Volume 9 - Year 2022 - Pages 31-38
DOI: 10.11159/jbeb.2022.006
Estimating Vertical Ground Reaction Force during Running with 3 Inertial Measurement Units
Bouke L. Scheltinga1,2, Hazal Usta1, Jasper Reenalda1,2, Jaap H. Buurke1,2
1University of Twente, Faculty of Electrical Engineering, Mathematics and Computer Science (EEMCS),
Department of Biomedical Signals and Systems
Drienerlolaan 5, Enschede, Overijssel, The Netherlands, 7522 NB
b.l.scheltinga@utwente.nl
2Roessingh Research and Development
Roessinghsbleekweg 33b, Enschede, Overijssel, The Netherlands, 7522 AH
Abstract - Quantification of biomechanical load is crucial to gain insights in the mechanisms causing running related injuries. Ground reaction forces (GRF) can give insights into biomechanical loading, however, measuring GRF is restricted to a gait laboratory. Developments in inertial sensor technology make it possible to measure segment accelerations and orientations outside the lab in the runners’ own environment. The main objective of this study is to estimate vertical GRF with three inertial measurement units using a generic algorithm based on Newtons second law. When using Newton’s second law, it is known that the mass distribution per corresponding acceleration and filtering settings of the acceleration signal do have an influence on the estimated force. Therefore, filtering settings and the mass of the segments were optimized in this study. To apply Newton’s second law to the full body, the accelerations and masses of every segment should be known. However, this requires >10 sensors. By minimizing the number of segments to three, a setup is created that is less obtrusive. Twelve rear foot strike (RFS) runners performed nine trials at three different velocities (10, 12 and 14km/h) and three different stride frequencies (low, preferred, high), on a instrumented treadmill. Inertial measurement units were placed at sternum, pelvis, upper legs, tibias and feet. An optimization was performed to find the optimal sensor configuration. The root mean squared error (RMSE) between the estimated GRF and measured GRF was used as loss function in the optimization. As performance measure of the algorithm, RMSE, active peak error and Pearson’s correlation coefficient were used. The setup with sensors on the tibia and pelvis showed the best result, with an average RMSE of 0.179 bodyweight, peak error of 3.6% and Pearson’s correlation coefficient of 0.98. Using leave-one-subject-out cross validation, it is shown that the algorithm is generalizable within the population of RFS runners. Model performance decreases with velocity but increases with stride frequency. The main error of the algorithm is seen in the first 25% of the stance phase, however, the general performance is comparable or better than what is described in current literature.

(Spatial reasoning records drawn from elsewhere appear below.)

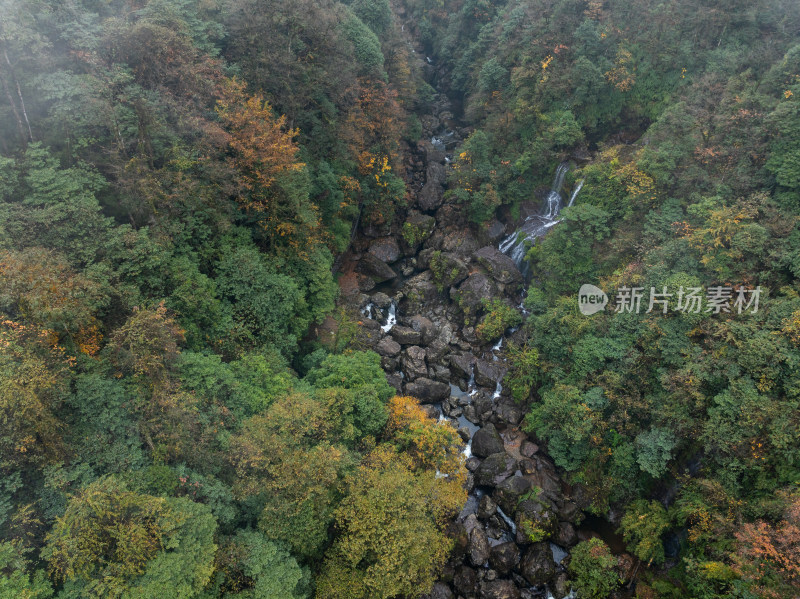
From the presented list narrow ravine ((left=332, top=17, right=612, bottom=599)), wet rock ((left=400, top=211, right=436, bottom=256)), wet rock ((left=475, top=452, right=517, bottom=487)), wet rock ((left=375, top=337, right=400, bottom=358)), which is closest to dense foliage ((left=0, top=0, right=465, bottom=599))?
wet rock ((left=475, top=452, right=517, bottom=487))

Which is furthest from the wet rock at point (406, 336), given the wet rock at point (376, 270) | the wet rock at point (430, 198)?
the wet rock at point (430, 198)

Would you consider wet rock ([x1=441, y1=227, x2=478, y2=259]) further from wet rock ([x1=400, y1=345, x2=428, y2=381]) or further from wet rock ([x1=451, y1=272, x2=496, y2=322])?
wet rock ([x1=400, y1=345, x2=428, y2=381])

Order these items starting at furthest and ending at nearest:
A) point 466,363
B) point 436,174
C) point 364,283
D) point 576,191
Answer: point 436,174 → point 364,283 → point 576,191 → point 466,363

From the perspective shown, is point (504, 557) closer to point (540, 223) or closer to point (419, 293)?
point (419, 293)

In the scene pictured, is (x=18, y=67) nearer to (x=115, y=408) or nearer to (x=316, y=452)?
(x=115, y=408)

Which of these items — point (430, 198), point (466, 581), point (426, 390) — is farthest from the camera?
point (430, 198)

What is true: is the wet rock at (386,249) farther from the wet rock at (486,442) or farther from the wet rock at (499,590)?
the wet rock at (499,590)

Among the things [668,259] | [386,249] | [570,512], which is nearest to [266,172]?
[386,249]

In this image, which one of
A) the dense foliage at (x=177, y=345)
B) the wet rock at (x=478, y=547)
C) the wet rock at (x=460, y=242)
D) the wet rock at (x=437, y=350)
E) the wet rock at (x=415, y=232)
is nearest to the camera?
the dense foliage at (x=177, y=345)
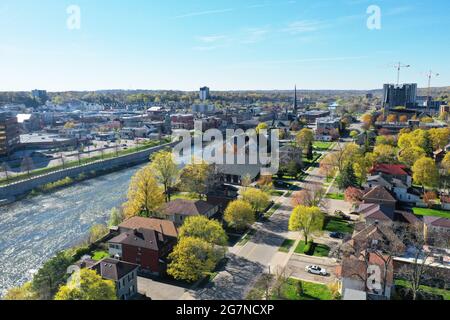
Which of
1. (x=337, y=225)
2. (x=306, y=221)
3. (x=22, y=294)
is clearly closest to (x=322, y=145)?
(x=337, y=225)

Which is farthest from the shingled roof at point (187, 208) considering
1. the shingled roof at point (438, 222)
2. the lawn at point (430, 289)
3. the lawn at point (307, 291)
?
the shingled roof at point (438, 222)

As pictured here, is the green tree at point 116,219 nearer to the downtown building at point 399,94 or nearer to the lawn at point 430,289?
the lawn at point 430,289

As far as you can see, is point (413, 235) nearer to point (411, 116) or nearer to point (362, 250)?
point (362, 250)

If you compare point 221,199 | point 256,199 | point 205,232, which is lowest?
point 221,199

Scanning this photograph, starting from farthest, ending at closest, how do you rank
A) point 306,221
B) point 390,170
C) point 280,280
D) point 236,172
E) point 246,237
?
1. point 236,172
2. point 390,170
3. point 246,237
4. point 306,221
5. point 280,280

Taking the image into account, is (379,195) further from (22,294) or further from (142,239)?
(22,294)

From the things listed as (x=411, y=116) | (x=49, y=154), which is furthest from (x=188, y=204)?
(x=411, y=116)
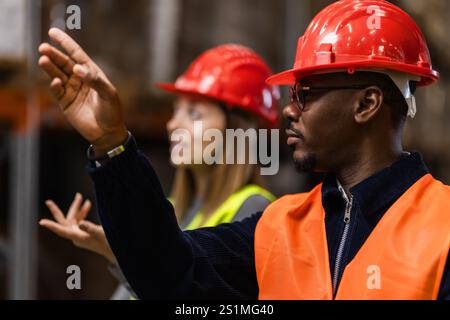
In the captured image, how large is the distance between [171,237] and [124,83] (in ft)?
20.8

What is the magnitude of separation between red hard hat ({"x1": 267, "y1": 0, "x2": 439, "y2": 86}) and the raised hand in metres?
0.62

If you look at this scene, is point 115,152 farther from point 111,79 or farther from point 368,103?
point 111,79

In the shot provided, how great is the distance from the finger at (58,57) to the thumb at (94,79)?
3.5 inches

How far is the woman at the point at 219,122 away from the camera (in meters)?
4.00

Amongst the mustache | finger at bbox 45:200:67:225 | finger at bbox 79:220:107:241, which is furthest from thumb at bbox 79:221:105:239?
the mustache

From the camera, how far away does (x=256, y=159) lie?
4.15 metres

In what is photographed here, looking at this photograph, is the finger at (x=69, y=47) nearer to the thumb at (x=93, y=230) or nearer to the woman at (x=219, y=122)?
the thumb at (x=93, y=230)

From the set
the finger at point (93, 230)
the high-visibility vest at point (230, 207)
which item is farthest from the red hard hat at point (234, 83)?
the finger at point (93, 230)

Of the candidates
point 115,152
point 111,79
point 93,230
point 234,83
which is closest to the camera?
point 115,152

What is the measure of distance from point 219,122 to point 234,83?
0.80ft

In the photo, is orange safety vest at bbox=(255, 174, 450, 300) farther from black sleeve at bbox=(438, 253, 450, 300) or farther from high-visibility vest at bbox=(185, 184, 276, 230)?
high-visibility vest at bbox=(185, 184, 276, 230)

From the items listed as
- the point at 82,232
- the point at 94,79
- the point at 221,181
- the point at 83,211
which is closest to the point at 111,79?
the point at 221,181

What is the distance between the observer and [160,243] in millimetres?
2500

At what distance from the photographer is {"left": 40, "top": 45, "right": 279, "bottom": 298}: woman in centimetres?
400
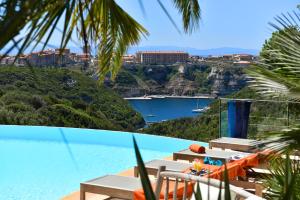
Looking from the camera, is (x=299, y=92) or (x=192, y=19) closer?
(x=299, y=92)

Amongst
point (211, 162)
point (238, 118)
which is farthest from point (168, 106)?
point (211, 162)

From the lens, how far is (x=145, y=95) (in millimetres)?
26656

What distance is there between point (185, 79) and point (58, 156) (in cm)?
1584

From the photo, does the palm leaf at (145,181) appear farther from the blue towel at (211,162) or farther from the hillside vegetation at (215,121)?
the hillside vegetation at (215,121)

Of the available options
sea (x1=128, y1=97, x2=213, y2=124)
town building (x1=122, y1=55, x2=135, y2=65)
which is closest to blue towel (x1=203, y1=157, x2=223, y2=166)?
town building (x1=122, y1=55, x2=135, y2=65)

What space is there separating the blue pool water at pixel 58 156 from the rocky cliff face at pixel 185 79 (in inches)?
372

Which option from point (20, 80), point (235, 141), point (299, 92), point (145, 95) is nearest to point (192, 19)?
point (299, 92)

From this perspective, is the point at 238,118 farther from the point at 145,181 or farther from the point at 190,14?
the point at 145,181

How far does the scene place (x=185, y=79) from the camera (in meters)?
27.6

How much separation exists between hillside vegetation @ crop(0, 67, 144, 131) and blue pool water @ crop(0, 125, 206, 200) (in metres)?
2.06

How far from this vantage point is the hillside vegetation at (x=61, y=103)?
A: 17547mm

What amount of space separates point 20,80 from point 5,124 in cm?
384

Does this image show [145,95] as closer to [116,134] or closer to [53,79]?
[53,79]

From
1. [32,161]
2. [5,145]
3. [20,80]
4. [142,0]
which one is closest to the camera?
[142,0]
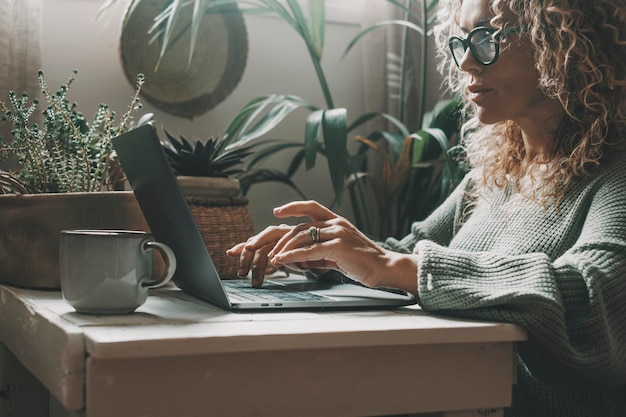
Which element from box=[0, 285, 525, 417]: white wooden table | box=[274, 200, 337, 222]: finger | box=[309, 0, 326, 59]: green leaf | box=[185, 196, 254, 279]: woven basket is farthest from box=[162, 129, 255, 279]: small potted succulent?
A: box=[309, 0, 326, 59]: green leaf

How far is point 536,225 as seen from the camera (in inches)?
44.9

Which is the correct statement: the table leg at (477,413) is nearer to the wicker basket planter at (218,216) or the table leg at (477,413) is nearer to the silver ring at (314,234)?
the silver ring at (314,234)

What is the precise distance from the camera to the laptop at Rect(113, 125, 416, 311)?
0.88 m

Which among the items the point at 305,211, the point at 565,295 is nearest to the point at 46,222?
the point at 305,211

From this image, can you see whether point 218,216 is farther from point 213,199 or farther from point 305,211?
point 305,211

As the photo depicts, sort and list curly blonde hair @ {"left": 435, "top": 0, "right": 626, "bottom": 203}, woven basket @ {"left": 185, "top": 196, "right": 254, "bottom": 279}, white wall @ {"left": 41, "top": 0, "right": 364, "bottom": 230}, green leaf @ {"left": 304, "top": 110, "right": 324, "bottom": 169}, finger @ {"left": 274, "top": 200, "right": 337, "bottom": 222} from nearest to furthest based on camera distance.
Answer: finger @ {"left": 274, "top": 200, "right": 337, "bottom": 222} → curly blonde hair @ {"left": 435, "top": 0, "right": 626, "bottom": 203} → woven basket @ {"left": 185, "top": 196, "right": 254, "bottom": 279} → green leaf @ {"left": 304, "top": 110, "right": 324, "bottom": 169} → white wall @ {"left": 41, "top": 0, "right": 364, "bottom": 230}

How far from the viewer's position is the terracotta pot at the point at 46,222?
110cm

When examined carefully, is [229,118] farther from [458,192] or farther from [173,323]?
[173,323]

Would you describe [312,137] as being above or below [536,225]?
above

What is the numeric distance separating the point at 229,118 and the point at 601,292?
4.27ft

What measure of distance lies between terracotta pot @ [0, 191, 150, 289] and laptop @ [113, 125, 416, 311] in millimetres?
58

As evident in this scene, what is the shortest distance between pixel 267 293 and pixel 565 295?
0.39 m

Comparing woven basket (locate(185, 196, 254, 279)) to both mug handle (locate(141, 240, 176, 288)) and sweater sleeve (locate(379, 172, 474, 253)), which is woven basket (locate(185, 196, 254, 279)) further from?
mug handle (locate(141, 240, 176, 288))

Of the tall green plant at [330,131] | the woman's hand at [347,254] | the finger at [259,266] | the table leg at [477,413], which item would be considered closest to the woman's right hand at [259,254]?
the finger at [259,266]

Keywords: Ground reaction force, running, inertial measurement units
© Copyright 2022 Authors This is an Open Access article published under the Creative Commons Attribution License terms. Unrestricted use, distribution, and reproduction in any medium are permitted, provided the original work is properly cited.
Date Received: 2022-10-12
Date Accepted: 2022-10-23
Date Published: 2022-11-16
1. Introduction
Worldwide, running is a very popular sport. Unfortunately, a lot of runners are plagued by injuries [1]. Monitoring biomechanical load and especially changes in biomechanical load can help in understanding the development of running related injuries [2]. Ground reaction force (GRF) is seen as an important measure to quantify biomechanical load during running [3]. Furthermore, inverse dynamics can be applied to estimate structure specific load if GRFs are linked with kinematics. However, the measurement of GRF is restricted to the laboratory setting as a force plate or an instrumented treadmill is needed to measure the forces. A sensor set-up with a minimal amount of sensors to quantify GRF as a measure of biomechanical load would be of great help in (longitudinal) studies to get a better understanding in the development of running injuries [2], [4] and monitoring training loads.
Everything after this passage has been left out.